### CONSIGNES
**1)** Indiquez si chacune des affirmations suivantes concorde avec l'article sur les opposants à Jésus, en répondant par oui ou par non et en citant les mots décisifs de l'article. (a) Selon la plupart des historiens d'aujourd'hui, les pharisiens ont joué un rôle prépondérant dans l'arrestation de Jésus. (b) Hérode le Grand était originaire d'Idumée. (c) Hérode Antipas gouvernait la Judée.
**2)** Poursuivez l'article sur les opposants à Jésus à partir de sa dernière phrase.

### DOCUMENT
= = = =
« La Passion du Christ » de Mel Gibson est « le film le plus violemment antisémite réalisé depuis les films de propagande allemande de la Seconde Guerre mondiale ». Le journaliste du « New York Daily News » n’y va pas avec le dos de la cuillère. A la sortie de « La Passion » aux Etats-Unis, son propos a alimenté le flot bruissant des accusations d’antisémitisme portées contre ce film. Contre le film ou contre les évangiles ? Au-delà de cette polémique, une question se pose, à froid. Toute implication juive dans l’exécution de Jésus est-elle erronée historiquement ? Faut-il imputer aux seuls Romains et à Pilate la condamnation du Christ, comme certains aimeraient le faire croire ? En dressant un portrait des différents opposants à Jésus de Nazareth, c’est l’occasion de clarifier un débat portant sur des événements qui touchent au cœur de la foi chrétienne.
Les pharisiens
Durant les quelques années où Jésus a proclamé la Bonne Nouvelle du Royaume en Palestine, il a suscité passablement d’hostilité. Une certaine familiarité avec les récits bibliques nous pousse à voir dans les pharisiens les adversaires les plus remuants de Jésus. La fréquence des discussions et des débats entre Jésus et ces adeptes d’une pratique rigoriste de la religion juive ne vient pas démentir cette impression. Néanmoins, selon la plupart des historiens d’aujourd’hui, les pharisiens n’ont pas joué un rôle prépondérant dans l’arrestation et le procès de Jésus, même si l’évangile de Jean les mentionne à deux reprises dans sa narration de la Passion. « Les pharisiens respectent les règles du pur et de l’impur et se tiennent à distance des occupants ; on les imagine mal livrer un de leurs coreligionnaires aux Romains », explique Jean-Pierre Lémonon, professeur à l’Université catholique de Lyon.
Dans les synagogues, les pharisiens propageaient leur souci de pureté et leur amour pour la loi que Dieu avait confiée à Israël. Commentateurs de la Torah, ils enseignaient au peuple les règles que leur tradition véhiculait à propos du comportement à adopter dans toutes les circonstances de la vie.
« Tu transgresses la Loi ! », clament les pharisiens aux oreilles de Jésus, alors que ses disciples ne se lavent pas les mains avant un repas (Mt 15, 1-9). Et Jésus de rétorquer : « Pourquoi transgressez-vous le commandement de Dieu au nom de votre tradition ? » De manière directe et polémique, Jésus accuse les pharisiens de se détourner du commandement de Dieu qui demande d’honorer père et mère (5e commandement). En effet, ils acceptaient que l’on échappe au devoir d’assistance aux aînés, si l’on consacrait à Dieu l’argent qui revenait à cette assistance.
Les hérodiens
Un autre groupe joue sa carte sur la scène politique et religieuse de la Palestine du temps de Jésus : les hérodiens. Ils se revendiquent d’Hérode le Grand qui est originaire d’Idumée, la région au sud de la Judée. Converti au judaïsme, il règne comme roi des juifs de 40 à 4 avant J.-C. Autour des années 30, les hérodiens soutiennent les fils d’Hérode : Archélaüs, Antipas et Philippe qui se succèdent à la tête de différents territoires de la région. C’est à Hérode Antipas que Jésus a affaire lors de son procès. Gouverneur de la Galilée et de la Pérée, c’est en tant que responsable politique de la terre natale de Jésus qu’il a pour mission de l’interroger. Face au silence de l’homme de Nazareth, Hérode Antipas se sent méprisé et se met à le railler (Luc 23, 6-12).
= = = =
### DONNÉES FOURNIES
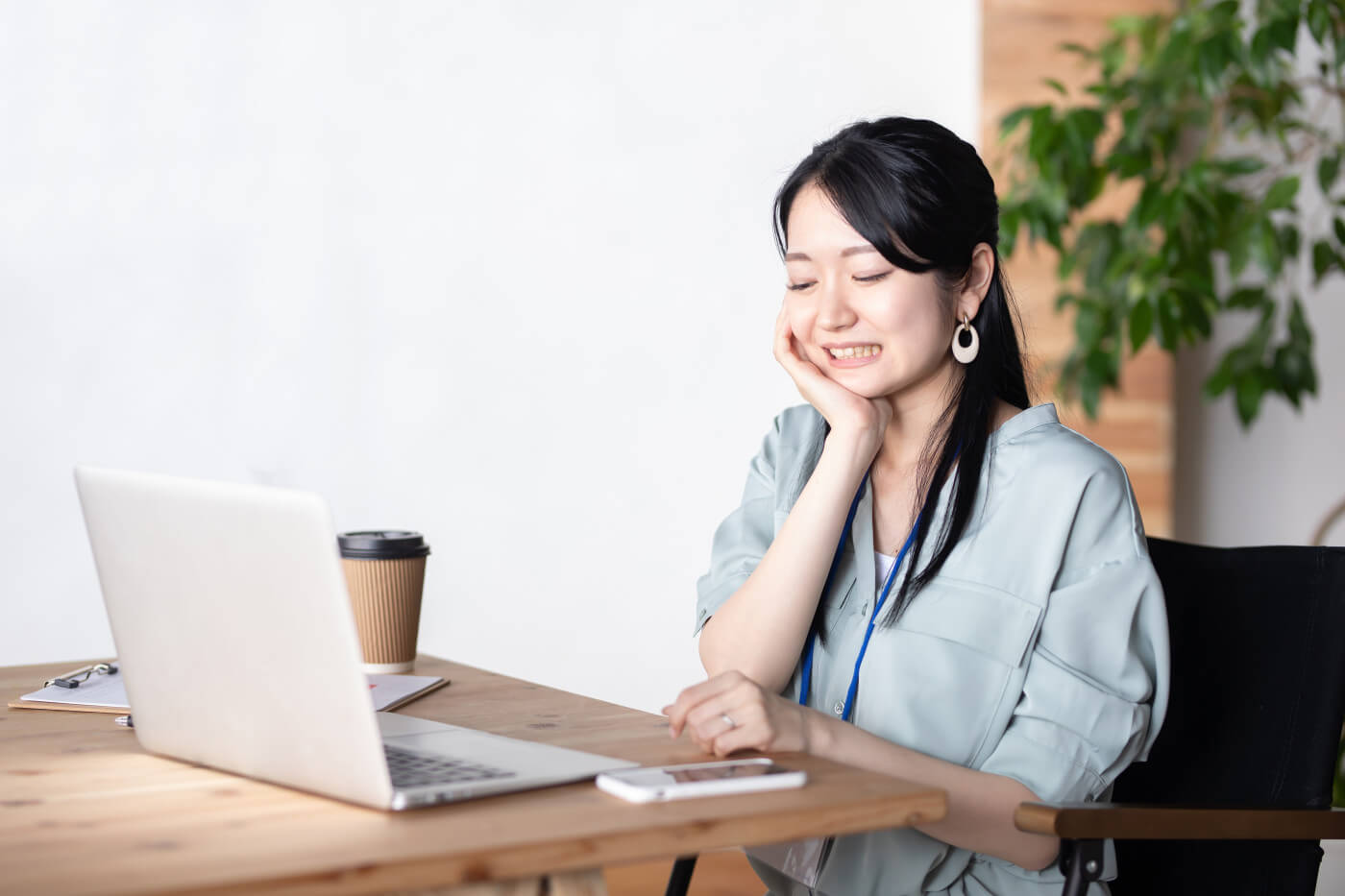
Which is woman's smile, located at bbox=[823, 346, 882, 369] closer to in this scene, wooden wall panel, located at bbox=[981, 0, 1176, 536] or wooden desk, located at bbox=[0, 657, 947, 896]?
wooden desk, located at bbox=[0, 657, 947, 896]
= = = =
### RÉPONSES PAR CONSIGNE
**1)**
(a) Non : « selon la plupart des historiens d’aujourd’hui, les pharisiens n’ont pas joué un rôle prépondérant dans l’arrestation et le procès de Jésus ».
(b) Oui : « Hérode le Grand qui est originaire d’Idumée ».
(c) Non : « Gouverneur de la Galilée et de la Pérée ».

**2)**
Des hérodiens, les évangiles ne parlent pas beaucoup. On les voit toutefois intervenir au côté des pharisiens pour pousser Jésus à la faute (Mc 12, 13-17). La question du paiement de l’impôt est alors au cœur du débat. Et Jésus répond avec aplomb en scrutant une pièce qu’on vient de lui remettre : « Rendez à César ce qui est à César et à Dieu ce qui est à Dieu ! » La compromission des hérodiens avec Rome et les nombreux profits qu’ils en tirent font d’eux un groupe prompt à dénoncer Jésus à l’occupant romain pour incitation au non-paiement de l’impôt. Mais Jésus ne se laisse pas enfermer dans un discours de contestation directe du pouvoir romain.
Les sadducéens
Un troisième groupe se frotte aussi à Jésus. Composant une sorte d’aristocratie sacerdotale, les sadducéens ont la responsabilité du haut lieu de la religion juive d’alors : le Temple. C’est au sein de ce groupe que se recrutent les prêtres et pour eux la loi est sacrée. L’homme ne peut y toucher. La limitant aux 5 premiers livres de la Bible, ils font la chasse à tout ce qui est adjonction ultérieure. C’est ainsi qu’ils essaient de « coincer » Jésus avec l’histoire d’une femme mariée à 7 frères différents, en montrant que la résurrection ne peut exister, puisqu’il est impossible de dire de qui, dans l’au-delà, la femme sera l’épouse (Mc 12, 18-26). Et vu qu’aucun passage des 5 premiers livres de la Bible ne vient appuyer la résurrection des morts, les sadducéens la rejettent fermement.
Le récit de l’arrestation de Jésus dans le plus ancien évangile, celui de Marc (14, 43-52), relate qu’une bande grossièrement armée se présente au jardin de Gethsémané. Judas pilote le groupe, mais les commanditaires de cette arrestation sont les grands prêtres, les scribes et les anciens. Pour une bonne part, il s’agit de représentants de l’aristocratie sadducéenne. Ils ont chargé un groupe de la police rattachée à la surveillance du Temple de mener à bien cette interpellation nocturne, à l’abri des regards de la foule.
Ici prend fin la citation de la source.